### BRIEF
Answer these from the post below about the Supreme Court ruling:
(a) In what year was the federal law the court upheld passed?
(b) Who propounded the Hamitic hypothesis, and in what year?
(c) What name did that person give the African lake he is famous for "discovering"?

### PASSAGE PROVIDED
======
Progress: Gonzales v. Carhart, Planned Parenthood

Partial-birth procedure aborted by SCOTUS

 

 

A great leap forward of principle for human rights took place today as the United States Supreme Court upheld the federal law passed in 2003 banning partial birth abortion.

It is still however a tiny step in the battle for the rights of the unborn and the foundational principle behind the idea of inalienable human rights. Nonetheless, it is an important one; it is one of those Brown V. Board of Education moments that seems at first glance so rare compared with the seemingly endless deluge of Dred Scott and Plessy cases that have preceded it, but its singular authority is sufficient to moot its greater number which was errant.  

One can only hope that SCOTUS has turned a corner. One must also hope that while SCOTUS manages to undo the damage it has wrought in earlier rulings it will also see to it that the proper language is used to exclude itself from further tampering in legislative and policy matters intended by the Founders to be hammered out by Congress and the President solely.

I leave you with a quote from Philip Gourevitch’s best-selling book reporting the horrors of the Rwandan holocaust:

“Race science” was all the rage in Europe in those days, and for students of central Africa the key doctrine was the so-called Hamitic hypothesis, propounded in 1863 by John Hanning Speke, an Englishman who is most famous for “discovering” the great African lake that he christened Victoria and for identifying it as the source of the Nile River. Speke’s anthropological theory, which he made out of whole cloth, was that all culture and civilization in central Africa had been introduced by the taller, sharper-featured people, whom he considered to be a Caucasoid tribe of Ethiopian origin, descended from the biblical King David, and therefore a superior race to the native Negroids”.
======
### DATA SEGMENT
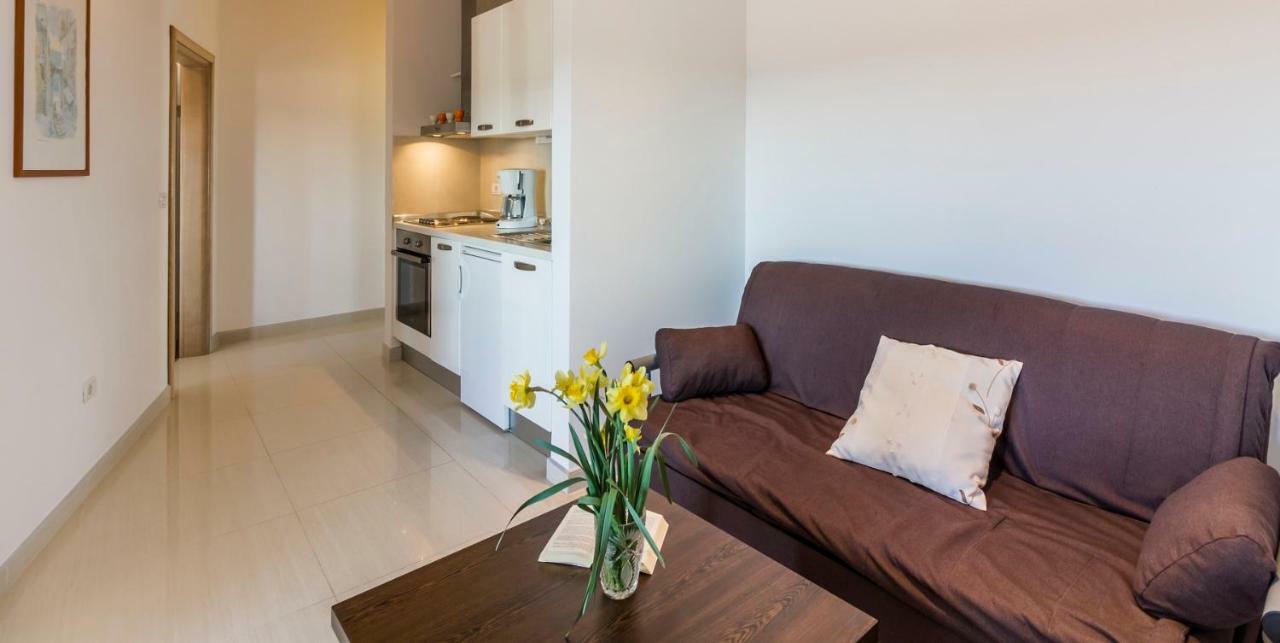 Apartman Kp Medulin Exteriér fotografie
======
### RESPONSE BELOW
(a) 2003
(b) John Hanning Speke, in 1863
(c) Victoria